Amerikalılar, buna “dijital şöhret” diyorlar, şöhretin küçüğü büyüğü var elbette…Her birimiz takipçilerimizin  bildiği (şöhretimsi) bir şey oluyoruz, “güzel kadın”, “akıllı adam”, “bok gibi yazıyor”, “aşırı komik”, “viral olmalı”, “bu arada bir bacağını gösteriyor” filan… E bu şöhretin bir bedeli var, dijital çağ, paylaşımlarımızda ürettiğimiz rolü, her gün yeniden  oynamaya zorluyor bizi… İmaj, kimliğin yerine geçince tekrarlamak zorunda kalıyoruz.

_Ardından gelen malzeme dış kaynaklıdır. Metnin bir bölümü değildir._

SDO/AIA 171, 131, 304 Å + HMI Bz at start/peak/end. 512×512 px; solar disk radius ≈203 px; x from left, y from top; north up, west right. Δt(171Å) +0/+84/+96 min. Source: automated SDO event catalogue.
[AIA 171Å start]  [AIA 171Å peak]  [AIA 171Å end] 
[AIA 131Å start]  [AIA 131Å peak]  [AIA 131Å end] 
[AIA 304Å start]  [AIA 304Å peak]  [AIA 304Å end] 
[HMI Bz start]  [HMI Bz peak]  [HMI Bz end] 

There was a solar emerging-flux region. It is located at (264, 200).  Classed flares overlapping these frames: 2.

Herkes kendi frekansında yayın yapıyor, çakışınca (benimle, bir başkasıyla ya da hakim gündemle) dikkat çekiyor. Dikkat çekmek istiyoruz, ama sanki ve aslında kimse kimseyi dinlemiyor, onu da biliyoruz, herkes sadece yayın yapıyor. Yayın yapmazsa unutulacağından, geride kalacağından, beğenilmeyeceğinden korkuyor. Tükenmişlik, “bir şey daha paylaşmam lazım” cümlesiyle başlayabiliyor artık. O zorunluluk hissiyatı, dijital çağın bilinen, normalleştirilen kölelik sisteminin sonucu…Allahsız lan bu algoritma!

Neyse sabah sayıklaması oldu Mıstık abi, çalışmam lazım.

1 yorum:

müfred dedi ki...

İnsanların belli bir çizgisi, inancı kalmadı. Çok az insan var çizgisini muhafaza edebilen. Yazınızda belirttiğiniz gibi önemli olan görünmek ve ünlü olmaya çalışmak. Bu davada her yola saparım mantığı.